The paper reported that the transfer of power was smooth and the post-election period was unusually peaceful in a nation known for violence before, during and after national elections in the past.
The state-run Daily News, which had led a vituperative campaign against Sirisena, made an about-face on Saturday to praise the new president and relegated Rajapakse to a stamp-sized photograph at the bottom of the front page. Just a day earlier, the Daily News had said that a Sirisena victory “seems to be a figment of the imaginations of various interested parties.”
The Sinhalese-language Dinamina, which is also run by the central government, carried a banner headline labeling Sirisena’s win as: “[A] Stunning Victory.”
The new administration has yet to take control of its media outlets.
New Prime Minister Ranil Wickremesinghe told reporters on Friday that they are “free to report whatever you want without the fear of being abducted.”
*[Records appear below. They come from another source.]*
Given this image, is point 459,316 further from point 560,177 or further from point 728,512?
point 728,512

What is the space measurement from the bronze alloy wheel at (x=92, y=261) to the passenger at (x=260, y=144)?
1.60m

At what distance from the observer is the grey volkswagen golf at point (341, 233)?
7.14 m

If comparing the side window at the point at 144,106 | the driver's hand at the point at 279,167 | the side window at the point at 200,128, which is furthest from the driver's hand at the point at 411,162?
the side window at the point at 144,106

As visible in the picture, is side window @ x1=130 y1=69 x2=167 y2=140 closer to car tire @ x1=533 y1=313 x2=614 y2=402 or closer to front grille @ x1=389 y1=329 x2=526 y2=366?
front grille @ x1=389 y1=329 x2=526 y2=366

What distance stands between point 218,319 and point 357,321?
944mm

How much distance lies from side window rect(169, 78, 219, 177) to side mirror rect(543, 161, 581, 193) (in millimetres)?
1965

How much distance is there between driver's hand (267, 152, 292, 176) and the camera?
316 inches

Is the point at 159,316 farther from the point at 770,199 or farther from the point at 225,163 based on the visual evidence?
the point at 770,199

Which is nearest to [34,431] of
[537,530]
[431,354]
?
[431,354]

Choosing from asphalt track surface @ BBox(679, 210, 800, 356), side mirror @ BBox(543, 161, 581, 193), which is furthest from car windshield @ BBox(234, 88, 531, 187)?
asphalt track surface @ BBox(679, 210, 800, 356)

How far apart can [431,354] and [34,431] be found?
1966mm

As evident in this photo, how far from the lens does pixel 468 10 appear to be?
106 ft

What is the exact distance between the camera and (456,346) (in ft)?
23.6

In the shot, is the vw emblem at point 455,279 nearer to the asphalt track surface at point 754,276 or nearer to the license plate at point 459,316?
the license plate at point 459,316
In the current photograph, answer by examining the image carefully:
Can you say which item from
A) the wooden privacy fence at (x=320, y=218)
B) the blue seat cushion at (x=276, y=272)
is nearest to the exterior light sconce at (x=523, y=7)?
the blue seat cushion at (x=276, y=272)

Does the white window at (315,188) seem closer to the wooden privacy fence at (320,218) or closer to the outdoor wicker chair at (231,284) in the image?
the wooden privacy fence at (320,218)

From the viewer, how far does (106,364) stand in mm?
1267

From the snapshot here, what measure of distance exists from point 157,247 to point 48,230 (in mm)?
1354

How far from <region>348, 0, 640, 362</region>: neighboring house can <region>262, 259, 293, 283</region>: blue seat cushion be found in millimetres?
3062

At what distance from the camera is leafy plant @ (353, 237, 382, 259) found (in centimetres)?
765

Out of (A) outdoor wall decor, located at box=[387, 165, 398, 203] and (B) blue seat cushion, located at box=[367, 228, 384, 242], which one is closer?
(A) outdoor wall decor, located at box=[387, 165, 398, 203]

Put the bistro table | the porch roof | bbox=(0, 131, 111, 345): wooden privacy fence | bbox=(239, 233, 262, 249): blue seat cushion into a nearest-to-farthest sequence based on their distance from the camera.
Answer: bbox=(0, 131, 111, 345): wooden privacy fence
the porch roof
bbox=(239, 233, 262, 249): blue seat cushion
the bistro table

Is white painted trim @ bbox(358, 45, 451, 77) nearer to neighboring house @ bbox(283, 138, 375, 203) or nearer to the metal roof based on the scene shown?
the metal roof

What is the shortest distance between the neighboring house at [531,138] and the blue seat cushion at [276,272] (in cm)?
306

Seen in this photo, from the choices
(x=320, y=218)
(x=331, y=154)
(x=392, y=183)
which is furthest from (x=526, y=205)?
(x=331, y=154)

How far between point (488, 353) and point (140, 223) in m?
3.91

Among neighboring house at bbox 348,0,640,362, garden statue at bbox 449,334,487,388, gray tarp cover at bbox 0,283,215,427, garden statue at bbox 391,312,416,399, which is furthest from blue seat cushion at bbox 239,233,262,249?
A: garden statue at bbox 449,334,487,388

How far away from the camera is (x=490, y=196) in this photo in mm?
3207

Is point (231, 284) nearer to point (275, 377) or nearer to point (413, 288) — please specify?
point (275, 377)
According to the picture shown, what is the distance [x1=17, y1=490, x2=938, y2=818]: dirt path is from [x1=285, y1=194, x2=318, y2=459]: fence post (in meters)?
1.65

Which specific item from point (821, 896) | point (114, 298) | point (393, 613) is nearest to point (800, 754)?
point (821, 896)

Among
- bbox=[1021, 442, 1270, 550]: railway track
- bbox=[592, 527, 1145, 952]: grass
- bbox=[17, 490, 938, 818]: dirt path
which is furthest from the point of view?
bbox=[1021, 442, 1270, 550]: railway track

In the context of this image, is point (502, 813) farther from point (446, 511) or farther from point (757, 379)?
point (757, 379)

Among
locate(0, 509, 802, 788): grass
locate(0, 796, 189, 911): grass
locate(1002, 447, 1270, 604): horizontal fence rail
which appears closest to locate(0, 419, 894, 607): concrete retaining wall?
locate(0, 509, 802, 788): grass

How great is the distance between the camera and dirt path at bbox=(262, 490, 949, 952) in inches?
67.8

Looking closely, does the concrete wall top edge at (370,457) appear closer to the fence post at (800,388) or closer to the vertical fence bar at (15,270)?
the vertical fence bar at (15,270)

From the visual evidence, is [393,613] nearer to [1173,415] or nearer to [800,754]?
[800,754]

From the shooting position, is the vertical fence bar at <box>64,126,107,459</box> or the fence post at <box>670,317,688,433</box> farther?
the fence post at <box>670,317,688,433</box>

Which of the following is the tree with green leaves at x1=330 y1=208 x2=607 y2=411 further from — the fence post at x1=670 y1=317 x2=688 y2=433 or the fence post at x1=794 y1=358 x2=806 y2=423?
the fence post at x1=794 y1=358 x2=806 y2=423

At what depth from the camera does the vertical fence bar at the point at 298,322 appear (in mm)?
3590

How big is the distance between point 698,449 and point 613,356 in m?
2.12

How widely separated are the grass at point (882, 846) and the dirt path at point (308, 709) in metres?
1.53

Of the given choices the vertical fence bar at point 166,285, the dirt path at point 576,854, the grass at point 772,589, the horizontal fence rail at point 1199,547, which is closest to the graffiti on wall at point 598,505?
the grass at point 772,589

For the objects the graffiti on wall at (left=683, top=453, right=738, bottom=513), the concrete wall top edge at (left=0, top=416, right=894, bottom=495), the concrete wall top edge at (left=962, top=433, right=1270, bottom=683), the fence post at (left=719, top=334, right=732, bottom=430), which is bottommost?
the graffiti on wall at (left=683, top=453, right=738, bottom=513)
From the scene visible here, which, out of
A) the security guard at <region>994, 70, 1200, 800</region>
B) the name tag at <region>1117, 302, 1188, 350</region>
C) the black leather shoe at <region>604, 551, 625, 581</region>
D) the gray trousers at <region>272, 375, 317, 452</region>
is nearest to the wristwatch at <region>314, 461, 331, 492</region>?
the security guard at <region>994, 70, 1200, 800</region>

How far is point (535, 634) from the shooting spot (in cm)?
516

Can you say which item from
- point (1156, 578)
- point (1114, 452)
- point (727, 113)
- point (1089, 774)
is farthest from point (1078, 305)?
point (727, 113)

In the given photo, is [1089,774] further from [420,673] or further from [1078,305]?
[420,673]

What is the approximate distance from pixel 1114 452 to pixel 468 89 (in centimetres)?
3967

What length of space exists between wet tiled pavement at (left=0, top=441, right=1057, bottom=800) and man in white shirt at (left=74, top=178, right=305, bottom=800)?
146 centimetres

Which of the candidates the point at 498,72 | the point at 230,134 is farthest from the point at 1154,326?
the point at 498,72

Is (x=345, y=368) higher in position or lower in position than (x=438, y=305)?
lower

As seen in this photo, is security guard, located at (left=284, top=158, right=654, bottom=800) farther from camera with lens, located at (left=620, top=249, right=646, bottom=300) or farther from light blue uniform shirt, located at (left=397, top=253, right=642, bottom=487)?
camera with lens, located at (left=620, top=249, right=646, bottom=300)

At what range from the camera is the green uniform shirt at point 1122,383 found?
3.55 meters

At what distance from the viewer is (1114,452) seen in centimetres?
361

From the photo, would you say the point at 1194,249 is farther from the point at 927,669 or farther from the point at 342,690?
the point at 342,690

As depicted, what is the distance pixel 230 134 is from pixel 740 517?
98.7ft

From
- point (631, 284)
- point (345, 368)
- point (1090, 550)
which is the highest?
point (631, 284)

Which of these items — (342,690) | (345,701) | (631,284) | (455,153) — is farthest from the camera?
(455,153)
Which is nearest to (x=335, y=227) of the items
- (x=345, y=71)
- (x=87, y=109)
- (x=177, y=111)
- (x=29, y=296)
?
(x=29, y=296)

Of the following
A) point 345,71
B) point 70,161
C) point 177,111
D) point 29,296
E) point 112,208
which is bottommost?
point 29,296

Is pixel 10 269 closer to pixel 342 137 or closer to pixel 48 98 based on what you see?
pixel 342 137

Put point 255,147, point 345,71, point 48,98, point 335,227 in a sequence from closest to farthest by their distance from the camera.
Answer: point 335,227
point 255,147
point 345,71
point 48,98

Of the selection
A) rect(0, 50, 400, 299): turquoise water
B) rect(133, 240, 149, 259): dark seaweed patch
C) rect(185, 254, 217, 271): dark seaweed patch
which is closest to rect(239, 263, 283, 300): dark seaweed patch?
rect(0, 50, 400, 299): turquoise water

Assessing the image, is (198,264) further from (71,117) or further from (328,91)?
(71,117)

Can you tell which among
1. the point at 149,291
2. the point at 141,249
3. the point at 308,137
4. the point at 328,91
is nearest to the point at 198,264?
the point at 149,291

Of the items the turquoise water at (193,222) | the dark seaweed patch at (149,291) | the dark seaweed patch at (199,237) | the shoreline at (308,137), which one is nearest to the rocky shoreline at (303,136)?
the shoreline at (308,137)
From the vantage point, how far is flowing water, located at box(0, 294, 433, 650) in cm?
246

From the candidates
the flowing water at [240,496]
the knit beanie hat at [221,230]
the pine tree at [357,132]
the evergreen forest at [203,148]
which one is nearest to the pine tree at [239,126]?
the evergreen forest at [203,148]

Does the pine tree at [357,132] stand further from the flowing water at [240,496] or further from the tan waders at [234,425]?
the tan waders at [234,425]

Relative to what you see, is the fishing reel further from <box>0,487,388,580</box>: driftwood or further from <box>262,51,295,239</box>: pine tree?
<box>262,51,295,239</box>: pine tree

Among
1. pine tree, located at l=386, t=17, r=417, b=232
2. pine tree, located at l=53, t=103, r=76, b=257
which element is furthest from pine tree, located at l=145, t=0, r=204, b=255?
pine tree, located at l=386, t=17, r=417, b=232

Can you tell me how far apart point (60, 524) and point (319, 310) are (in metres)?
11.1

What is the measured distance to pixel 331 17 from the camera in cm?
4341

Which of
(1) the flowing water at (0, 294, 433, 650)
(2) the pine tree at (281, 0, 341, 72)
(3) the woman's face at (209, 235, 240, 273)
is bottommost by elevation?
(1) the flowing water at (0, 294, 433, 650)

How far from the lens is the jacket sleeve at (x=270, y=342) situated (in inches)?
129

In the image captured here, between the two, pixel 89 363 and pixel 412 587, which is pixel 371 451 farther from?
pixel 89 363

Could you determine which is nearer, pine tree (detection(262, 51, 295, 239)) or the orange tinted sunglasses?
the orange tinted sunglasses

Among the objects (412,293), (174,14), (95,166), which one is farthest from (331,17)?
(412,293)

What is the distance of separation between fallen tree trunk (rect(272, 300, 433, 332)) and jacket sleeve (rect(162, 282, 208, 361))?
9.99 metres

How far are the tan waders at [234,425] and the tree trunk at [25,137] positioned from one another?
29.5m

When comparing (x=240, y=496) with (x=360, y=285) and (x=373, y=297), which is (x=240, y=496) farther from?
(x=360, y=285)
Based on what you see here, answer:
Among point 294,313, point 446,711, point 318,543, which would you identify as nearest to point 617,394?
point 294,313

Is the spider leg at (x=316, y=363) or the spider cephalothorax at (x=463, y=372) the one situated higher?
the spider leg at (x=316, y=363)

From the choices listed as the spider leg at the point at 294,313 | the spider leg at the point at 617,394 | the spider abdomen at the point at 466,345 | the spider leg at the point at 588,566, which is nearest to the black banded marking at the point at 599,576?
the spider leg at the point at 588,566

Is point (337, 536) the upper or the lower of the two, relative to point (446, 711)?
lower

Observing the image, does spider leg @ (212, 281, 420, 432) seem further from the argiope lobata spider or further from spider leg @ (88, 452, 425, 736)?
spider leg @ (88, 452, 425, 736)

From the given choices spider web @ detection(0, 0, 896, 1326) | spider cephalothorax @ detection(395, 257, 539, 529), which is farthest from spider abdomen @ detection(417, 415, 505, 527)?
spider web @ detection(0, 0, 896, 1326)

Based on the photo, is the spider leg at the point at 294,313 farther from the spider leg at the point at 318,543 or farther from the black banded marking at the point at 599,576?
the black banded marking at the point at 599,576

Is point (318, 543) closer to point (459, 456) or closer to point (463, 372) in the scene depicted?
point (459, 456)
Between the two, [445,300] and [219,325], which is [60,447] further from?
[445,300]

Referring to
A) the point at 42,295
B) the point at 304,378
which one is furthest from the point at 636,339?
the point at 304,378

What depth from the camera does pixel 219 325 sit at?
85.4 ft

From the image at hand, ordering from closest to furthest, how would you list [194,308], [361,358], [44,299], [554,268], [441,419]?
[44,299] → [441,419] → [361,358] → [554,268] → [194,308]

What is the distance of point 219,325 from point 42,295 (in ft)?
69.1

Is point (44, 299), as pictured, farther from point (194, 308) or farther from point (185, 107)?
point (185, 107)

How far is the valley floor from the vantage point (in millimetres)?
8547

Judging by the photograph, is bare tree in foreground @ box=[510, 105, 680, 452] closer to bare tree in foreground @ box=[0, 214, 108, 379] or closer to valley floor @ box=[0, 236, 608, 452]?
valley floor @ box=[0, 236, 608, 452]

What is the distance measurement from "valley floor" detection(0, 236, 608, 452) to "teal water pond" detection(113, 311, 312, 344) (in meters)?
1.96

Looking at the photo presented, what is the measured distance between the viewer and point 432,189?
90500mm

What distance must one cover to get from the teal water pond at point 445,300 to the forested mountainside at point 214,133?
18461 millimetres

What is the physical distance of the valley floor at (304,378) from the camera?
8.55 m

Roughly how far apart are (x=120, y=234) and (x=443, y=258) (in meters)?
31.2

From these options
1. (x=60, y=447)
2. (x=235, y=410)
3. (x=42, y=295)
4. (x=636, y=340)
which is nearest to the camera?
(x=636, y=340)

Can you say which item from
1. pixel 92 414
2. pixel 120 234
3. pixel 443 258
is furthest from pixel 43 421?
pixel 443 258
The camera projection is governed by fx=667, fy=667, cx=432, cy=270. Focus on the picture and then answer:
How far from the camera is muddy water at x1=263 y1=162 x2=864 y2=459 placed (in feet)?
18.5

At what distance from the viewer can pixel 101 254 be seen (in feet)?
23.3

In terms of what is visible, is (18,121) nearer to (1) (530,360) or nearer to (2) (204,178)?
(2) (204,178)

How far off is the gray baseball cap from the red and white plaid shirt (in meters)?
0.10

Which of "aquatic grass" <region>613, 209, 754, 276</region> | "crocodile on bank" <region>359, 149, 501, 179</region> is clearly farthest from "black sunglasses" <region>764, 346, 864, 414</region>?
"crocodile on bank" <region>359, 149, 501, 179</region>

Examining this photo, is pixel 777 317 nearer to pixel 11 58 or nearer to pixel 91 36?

He said that a program of Internet censorship enforced by the former government was also being lifted.
The Sinhalese-language Lakbima paper hailed Rajapakse’s swift departure from his official residence early on Friday, a move that cleared the way for a peaceful transition.
“His stepping down is a good start for a new political culture,” the paper said, splashing photographs of Sirisena and his family on the front page.
The private Daily Mirror, which had supported Sirisena during the campaign, said it expected him to be a “promise-keeper.”
“President Sirisena, you rise to great heights if you are a promise-keeper and not just a promise-maker,” it said.
The English-language Island reported that Sirisena had urged his supporters to refrain from harming the vanquished and said the call was magnanimous.
Sirisena’s election was marred by firebomb and shooting attacks that left at least one dead and scores injured. Sirisena referred to the violence in his address to the nation shortly after being sworn in, but urged restraint.